Life

The Snowflake Anniversary

The urge to mark epochs in our lives is irresistible, isn’t it? I think it’s a good thing. Now more than ever, I think it’s a good thing; after all, is there anyone who would disagree with the notion that time seems to be trucking along faster than ever? A day is every bit as much twenty-four hours as it ever was, but those hours just don’t seem to last as long as they used to. Somewhere along this timeline of increasing velocity, someone got the idea to mark wedding anniversaries with earthly objects. When I first started thinking about this, I thought it might have been Hallmark who came up with all these anniversary labels, but it turns out only one anniversary is referred to as paper, so it must have been someone else.

The fifth anniversary is the wood anniversary, which I assume means a couple is supposed to buy each other wood. I don’t recall the gifts Ms. Christmas and I exchanged that year, but there are enough wood objects in our house for me to think that some wood may have been involved.

The tenth anniversary is tin. I think we missed the boat on that one.

Today is our fifteenth wedding anniversary. It is the crystal anniversary. After discovering this, I thought about what sort of crystal object I might procure to commemorate these fifteen years, but the fact is that we are not very crystally people, so I decided to write these words instead.

When I was a kid, someone gave my mom a crystal vase for Christmas. They say you’ll know a vessel is true crystal if it sings when you run your finger around the rim. I remember running my finger around the rim of that vase, and I couldn’t hear a thing. I wondered if someone had given Mom some defective crystal, but now I’ve read that you need to wet your finger first. I don’t have a crystal vessel to try this, so I’m going to have to try and sculpt some crystal right here and now. Perhaps I can even make it sing a little.

I found out today that most things you’d think are crystal are not truly so. The most interesting example of true crystal I found is the snowflake. Ms. Christmas loves snowflakes. Actually, she mostly just loves snow, so it’s more accurate to say she loves many snowflakes. That makes this fifteenth year pretty special as far as I’m concerned. This isn’t just a crystal anniversary. It’s our snowflake anniversary. Never mind the day happens to land during early July, and it rained this morning. Somewhere up in the stratosphere, at least one of those raindrops is freezing into crystal in honor of our big fifteen. And here’s the thing about crystals: you can technically break apart the constructs, but at their base components, they remain crystals. For a guy like me, there is tremendous comfort in knowing this.

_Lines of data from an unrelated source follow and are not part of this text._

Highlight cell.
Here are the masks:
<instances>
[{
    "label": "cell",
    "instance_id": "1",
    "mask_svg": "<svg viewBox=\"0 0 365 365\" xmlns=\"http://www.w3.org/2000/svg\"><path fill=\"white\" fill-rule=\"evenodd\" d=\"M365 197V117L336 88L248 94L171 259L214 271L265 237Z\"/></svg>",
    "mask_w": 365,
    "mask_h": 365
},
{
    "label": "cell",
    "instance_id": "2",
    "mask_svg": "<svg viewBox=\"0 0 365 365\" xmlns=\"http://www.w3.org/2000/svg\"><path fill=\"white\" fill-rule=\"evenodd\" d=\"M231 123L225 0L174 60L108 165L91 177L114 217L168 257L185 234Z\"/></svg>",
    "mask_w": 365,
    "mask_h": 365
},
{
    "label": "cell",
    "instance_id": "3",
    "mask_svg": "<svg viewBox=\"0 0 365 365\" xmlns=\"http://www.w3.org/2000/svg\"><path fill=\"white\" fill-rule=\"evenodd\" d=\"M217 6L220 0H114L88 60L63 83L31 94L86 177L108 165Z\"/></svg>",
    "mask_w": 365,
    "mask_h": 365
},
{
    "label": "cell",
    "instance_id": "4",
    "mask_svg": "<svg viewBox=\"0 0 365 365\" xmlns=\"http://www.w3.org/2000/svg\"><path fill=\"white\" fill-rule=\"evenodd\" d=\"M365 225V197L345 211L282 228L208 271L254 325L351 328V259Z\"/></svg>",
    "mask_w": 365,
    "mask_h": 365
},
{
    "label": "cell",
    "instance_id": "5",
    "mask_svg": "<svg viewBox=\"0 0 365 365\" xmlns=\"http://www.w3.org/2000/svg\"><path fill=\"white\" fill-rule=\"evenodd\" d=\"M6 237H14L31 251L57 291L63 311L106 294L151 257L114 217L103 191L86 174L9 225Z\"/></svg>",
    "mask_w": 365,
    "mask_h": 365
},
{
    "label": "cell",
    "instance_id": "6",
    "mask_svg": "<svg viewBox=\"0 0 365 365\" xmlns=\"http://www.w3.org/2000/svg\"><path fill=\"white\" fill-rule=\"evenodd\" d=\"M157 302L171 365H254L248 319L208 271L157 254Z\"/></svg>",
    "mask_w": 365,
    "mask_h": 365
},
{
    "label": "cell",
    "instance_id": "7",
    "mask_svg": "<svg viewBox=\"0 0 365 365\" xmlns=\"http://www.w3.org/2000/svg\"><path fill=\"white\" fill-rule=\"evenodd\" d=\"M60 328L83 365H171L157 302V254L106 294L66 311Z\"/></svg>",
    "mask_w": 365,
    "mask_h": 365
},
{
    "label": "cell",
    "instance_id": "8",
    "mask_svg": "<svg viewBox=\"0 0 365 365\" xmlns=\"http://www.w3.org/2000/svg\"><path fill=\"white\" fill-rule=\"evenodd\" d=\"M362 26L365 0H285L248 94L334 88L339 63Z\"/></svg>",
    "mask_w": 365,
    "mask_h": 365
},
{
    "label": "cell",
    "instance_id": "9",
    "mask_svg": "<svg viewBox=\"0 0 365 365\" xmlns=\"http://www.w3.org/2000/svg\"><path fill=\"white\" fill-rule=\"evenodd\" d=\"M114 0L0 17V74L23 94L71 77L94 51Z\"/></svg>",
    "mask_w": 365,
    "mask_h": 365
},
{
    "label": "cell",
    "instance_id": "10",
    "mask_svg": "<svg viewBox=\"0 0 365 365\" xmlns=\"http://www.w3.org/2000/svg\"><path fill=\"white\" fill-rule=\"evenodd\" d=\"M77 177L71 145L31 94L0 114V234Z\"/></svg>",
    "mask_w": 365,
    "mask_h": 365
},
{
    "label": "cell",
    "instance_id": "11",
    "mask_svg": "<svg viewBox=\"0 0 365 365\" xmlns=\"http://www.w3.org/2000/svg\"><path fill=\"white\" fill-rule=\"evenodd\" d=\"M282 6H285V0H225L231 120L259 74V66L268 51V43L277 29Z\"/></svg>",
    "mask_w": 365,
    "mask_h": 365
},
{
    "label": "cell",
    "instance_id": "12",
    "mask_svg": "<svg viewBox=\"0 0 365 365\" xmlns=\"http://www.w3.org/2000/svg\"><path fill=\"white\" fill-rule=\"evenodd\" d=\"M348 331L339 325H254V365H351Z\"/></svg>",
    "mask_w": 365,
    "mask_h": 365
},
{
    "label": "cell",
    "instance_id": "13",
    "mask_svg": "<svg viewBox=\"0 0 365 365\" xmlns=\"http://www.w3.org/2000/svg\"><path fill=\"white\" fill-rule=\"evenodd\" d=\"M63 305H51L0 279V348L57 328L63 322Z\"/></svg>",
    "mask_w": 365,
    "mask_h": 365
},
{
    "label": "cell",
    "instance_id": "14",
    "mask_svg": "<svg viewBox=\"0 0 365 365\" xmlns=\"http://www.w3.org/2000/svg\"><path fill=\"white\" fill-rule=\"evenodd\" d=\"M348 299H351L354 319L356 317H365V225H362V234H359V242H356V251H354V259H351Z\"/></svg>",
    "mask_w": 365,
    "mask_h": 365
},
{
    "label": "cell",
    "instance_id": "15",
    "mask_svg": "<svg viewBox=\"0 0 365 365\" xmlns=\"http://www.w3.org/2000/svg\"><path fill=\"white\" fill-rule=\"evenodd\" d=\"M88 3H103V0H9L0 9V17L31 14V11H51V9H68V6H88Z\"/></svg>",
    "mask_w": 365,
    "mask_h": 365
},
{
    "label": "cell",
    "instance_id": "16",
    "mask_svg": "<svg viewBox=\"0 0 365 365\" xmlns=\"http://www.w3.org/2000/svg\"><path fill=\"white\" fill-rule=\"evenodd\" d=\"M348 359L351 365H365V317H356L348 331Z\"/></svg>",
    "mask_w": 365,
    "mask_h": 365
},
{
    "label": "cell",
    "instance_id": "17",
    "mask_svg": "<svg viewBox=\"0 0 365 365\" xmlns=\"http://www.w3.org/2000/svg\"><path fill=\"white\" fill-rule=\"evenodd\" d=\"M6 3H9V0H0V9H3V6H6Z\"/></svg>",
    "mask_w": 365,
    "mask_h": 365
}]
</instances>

When you’ve been married fifteen years, stuff gets broken. Sometimes it’s stuff that needs to be broken, like selfishness and pride, but sometimes the stuff that breaks is precious and beautiful. God knows, Carrie and I have broken our share of crystals. We are about as opposite in personality as two people can be, and though opposites may attract, they also tend to shatter some feelings in the process. I think, though, the things that are truly precious remain precious, even if they change outwardly. In their deepest parts, the precious and unique things always remain so. Just like crystals.

Happy Fifteenth Anniversary, Ms. Christmas. Thanks for loving a broken snowflake like me.